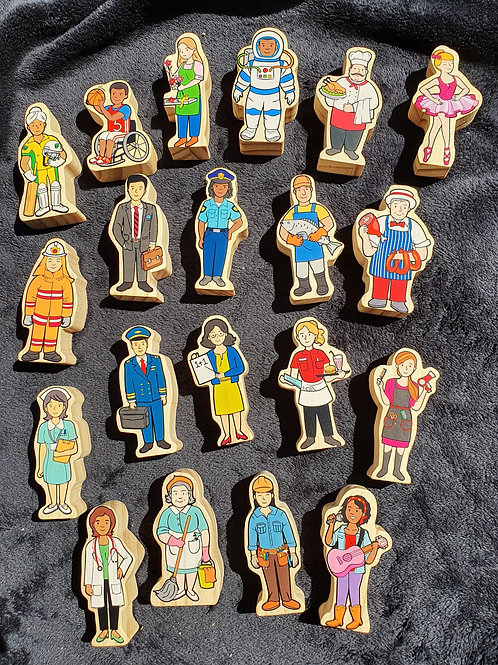 MULTICULTURAL PEOPLE 20PC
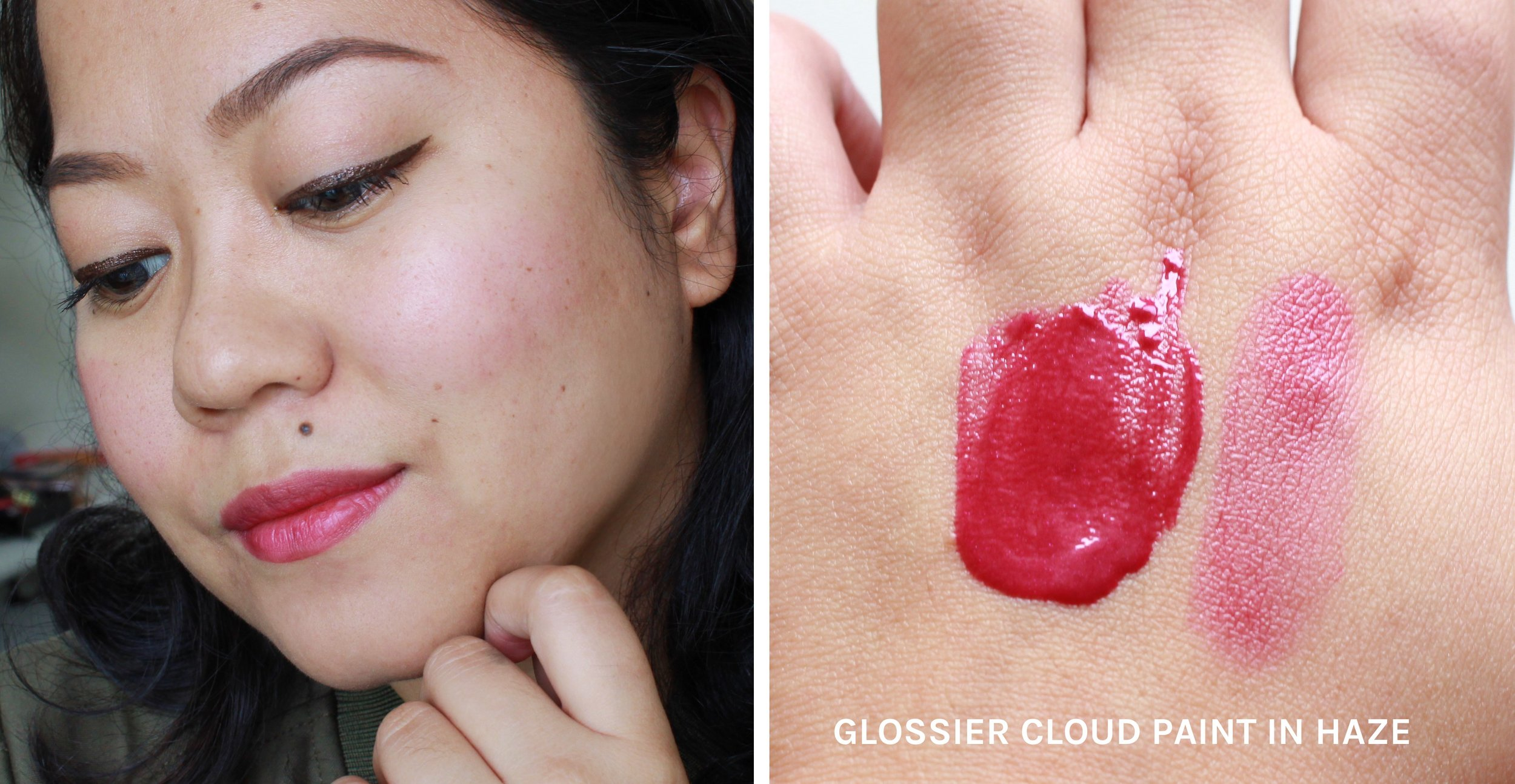 The Glossier Cloud Paint in Haze on bare skin. Haze is a juicy berry red shade.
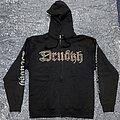 Drudkh - Hooded Top - DRUDKH - Пісні Скорботи і Самістності (Zipper hoodie)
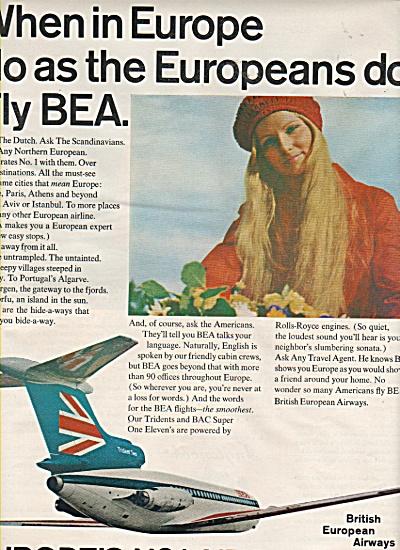 British European airways ad 1970 (Image1)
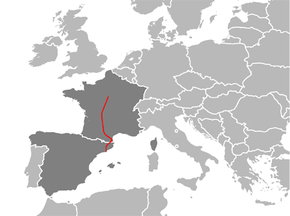 Map of the E 09 within France and Spain.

.....

Assigned task:
Quote each line of the listing exactly, but leave the pictures out.

Task result:
 MULTICULTURAL PEOPLE 20PC
 The Glossier Cloud Paint in Haze on bare skin. Haze is a juicy berry red shade.
 Drudkh - Hooded Top - DRUDKH - Пісні Скорботи і Самістності (Zipper hoodie)
 British European airways ad 1970 (Image1)
 Map of the E 09 within France and Spain.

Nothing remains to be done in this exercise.